• Ausgangstext
◇ ◇ ◇ ◇ ◇
Regelmäßig wird in solchen Fällen empfohlen, per Einschreiben mit Rückschein zuzustellen. Doch was soll bzw. kann der Rückschein eigentlich beweisen? Doch nur, dass überhaupt irgendein Schriftstück zugestellt wurde, nicht aber, welchen Inhalt das Schreiben hatte. Die Beweiskraft des Rückscheins geht somit gegen null, denn es könnte auch ein leeres Blatt per Einschreiben mit Rückschein verschickt worden sein. Nachvollziehen lässt sich das nicht, da die Post bzw. der Empfänger mit seiner Unterschrift auf dem Rückschein lediglich den Zugang der Postsendung selbst – unabhängig von deren Inhalt – dokumentiert.
Anders als die Post beurkundet ein Gerichtsvollzieher aber nicht nur die Zustellung eines Briefes beliebigen Inhalts, sondern die Zustellung genau des Schreibens (bestimmten Inhalts), mit dessen Zustellung er beauftragt wurde.
Allerdings kostet die persönliche (!) Zustellung durch einen Gerichtsvollzieher mit 13,00 € (je nach Entfernung bzw. anfallender Kilometerpauschale auch mehr, s. u. Nachtrag unter Fn. 1.) deutlich mehr als ein Einschreiben mit Rückschein (derzeit, Stand: 23.01.2014, Briefporto + 3,95 € [Einschreiben Rückschein] oder + 5,75 € [Einschreiben Eigenhändig Rückschein]).1 Gemessen an den Vorteilen der Zustellung per Gerichtsvollzieher können sich die Mehrkosten von 3,10 € (s. u. Fn. 1) aber durchaus lohnen.
◇ ◇ ◇ ◇ ◇
• Auszüge der Datensätze
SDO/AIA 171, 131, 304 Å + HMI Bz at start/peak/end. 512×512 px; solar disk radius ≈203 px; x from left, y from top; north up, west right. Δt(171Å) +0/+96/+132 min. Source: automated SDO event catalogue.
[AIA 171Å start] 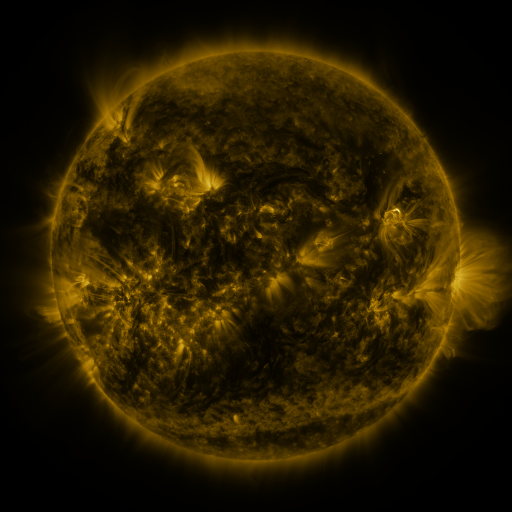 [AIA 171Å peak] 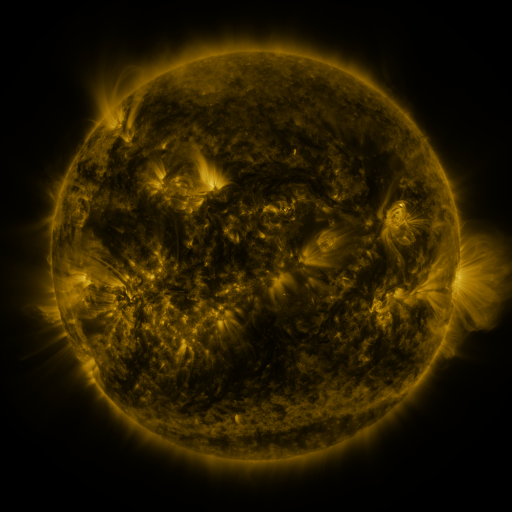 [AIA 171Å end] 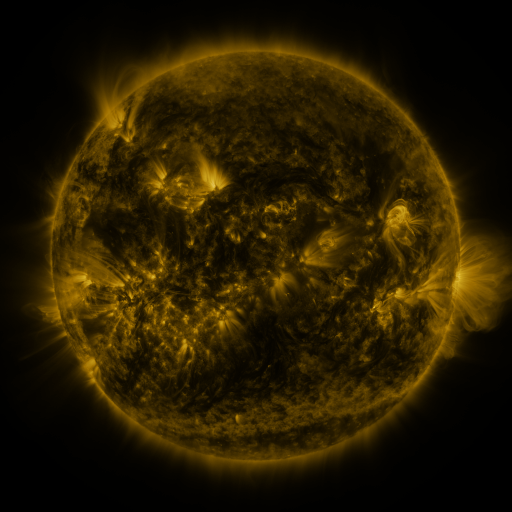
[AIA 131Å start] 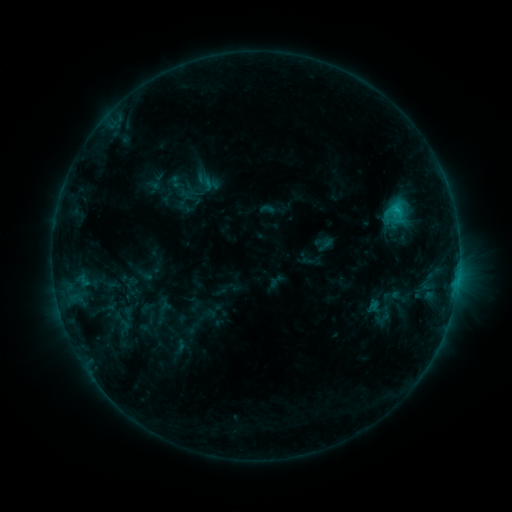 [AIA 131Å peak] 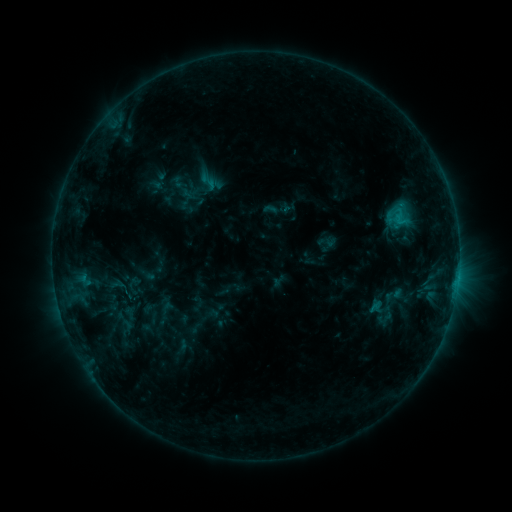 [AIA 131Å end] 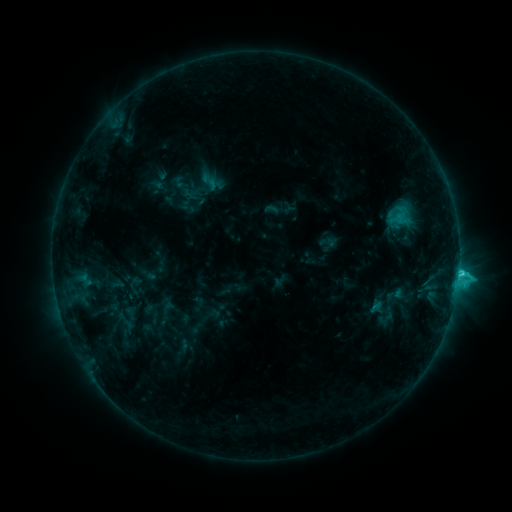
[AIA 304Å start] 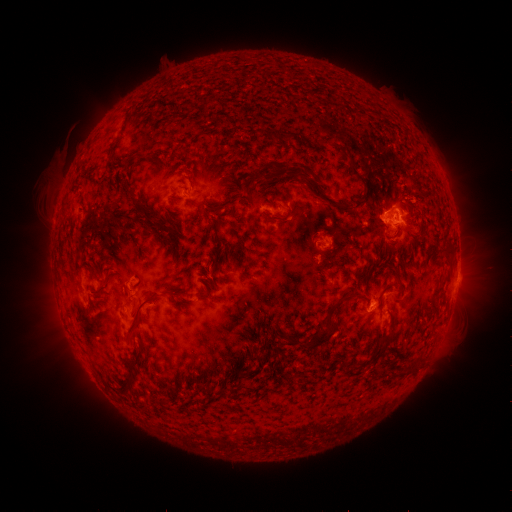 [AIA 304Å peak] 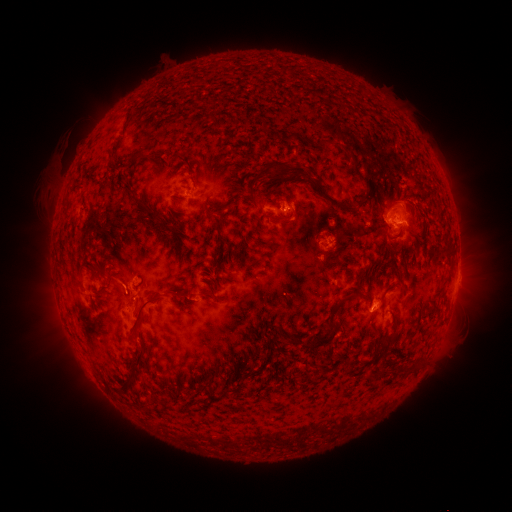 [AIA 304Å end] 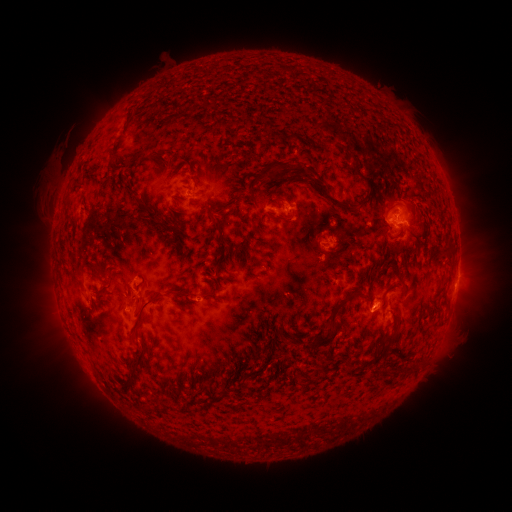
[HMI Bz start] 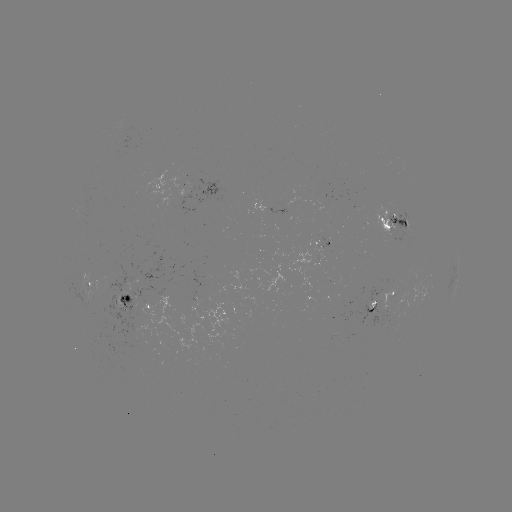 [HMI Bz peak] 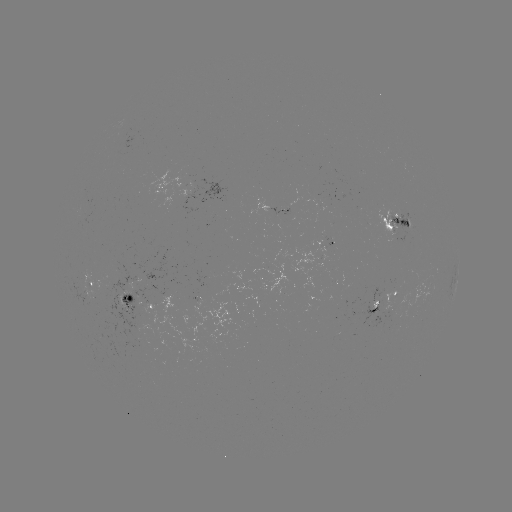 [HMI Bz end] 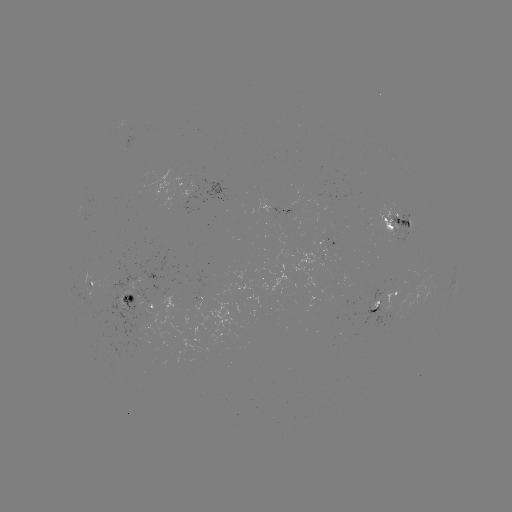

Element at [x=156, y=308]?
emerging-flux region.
◇ ◇ ◇ ◇ ◇
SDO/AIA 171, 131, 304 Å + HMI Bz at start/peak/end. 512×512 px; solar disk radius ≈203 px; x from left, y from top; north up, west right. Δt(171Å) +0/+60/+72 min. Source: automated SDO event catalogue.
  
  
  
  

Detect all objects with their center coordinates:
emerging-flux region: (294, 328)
◇ ◇ ◇ ◇ ◇
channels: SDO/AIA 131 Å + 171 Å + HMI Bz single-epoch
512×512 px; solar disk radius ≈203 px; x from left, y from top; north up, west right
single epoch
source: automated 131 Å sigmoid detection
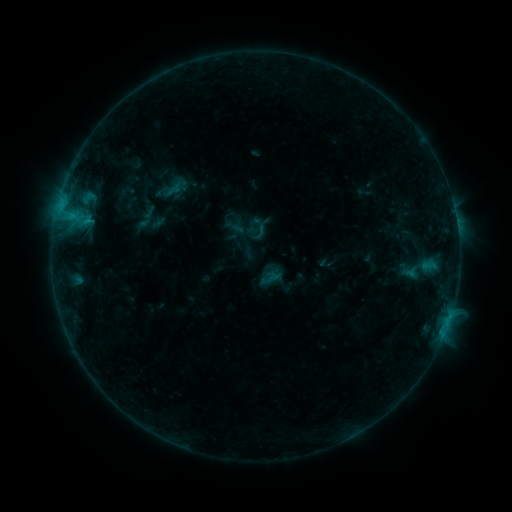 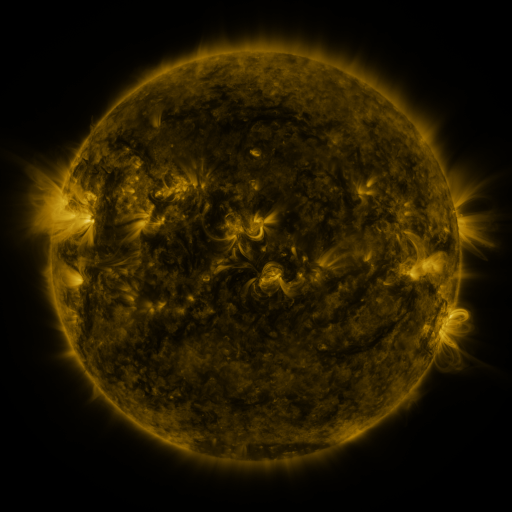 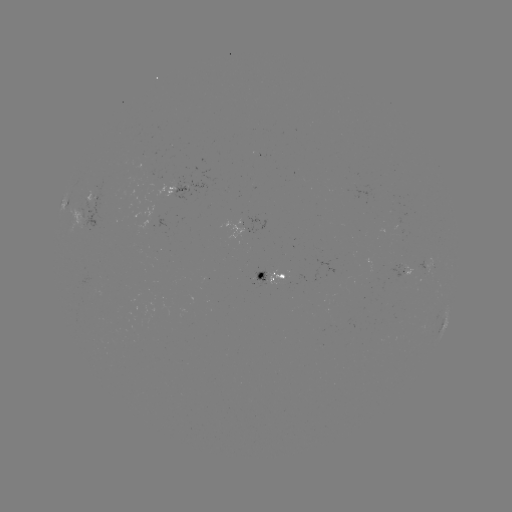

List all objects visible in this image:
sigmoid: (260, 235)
◇ ◇ ◇ ◇ ◇
• Zu erledigen
A - Schreib aus dem Ausgangstext das Stück ab, das mit den Worten "Anders als die" anfängt und mit "aber durchaus lohnen." aufhört.
B - Prüfe, ob diese Aussagen zum Ausgangstext passen. Antworte jeweils mit Ja oder Nein und zitiere die entscheidenden Worte wörtlich.
(i) Der Rückschein beweist, welchen Inhalt das Schreiben hatte.
(ii) Die persönliche Zustellung durch einen Gerichtsvollzieher kostet 13,00 €.
(iii) Ein Gerichtsvollzieher bestätigt nur, dass irgendein Brief zugestellt wurde.
C - Nenne alle Eurobeträge, die im Ausgangstext vorkommen.

• Ergebnisse je Aufgabe
A -
Anders als die Post beurkundet ein Gerichtsvollzieher aber nicht nur die Zustellung eines Briefes beliebigen Inhalts, sondern die Zustellung genau des Schreibens (bestimmten Inhalts), mit dessen Zustellung er beauftragt wurde.
Allerdings kostet die persönliche (!) Zustellung durch einen Gerichtsvollzieher mit 13,00 € (je nach Entfernung bzw. anfallender Kilometerpauschale auch mehr, s. u. Nachtrag unter Fn. 1.) deutlich mehr als ein Einschreiben mit Rückschein (derzeit, Stand: 23.01.2014, Briefporto + 3,95 € [Einschreiben Rückschein] oder + 5,75 € [Einschreiben Eigenhändig Rückschein]).1 Gemessen an den Vorteilen der Zustellung per Gerichtsvollzieher können sich die Mehrkosten von 3,10 € (s. u. Fn. 1) aber durchaus lohnen.

B -
(i) Nein: „nicht aber, welchen Inhalt das Schreiben hatte“
(ii) Ja: „kostet die persönliche (!) Zustellung durch einen Gerichtsvollzieher mit 13,00 €“
(iii) Nein: „nicht nur die Zustellung eines Briefes beliebigen Inhalts, sondern die Zustellung genau des Schreibens (bestimmten Inhalts)“

C -
13,00 €
3,95 €
5,75 €
3,10 €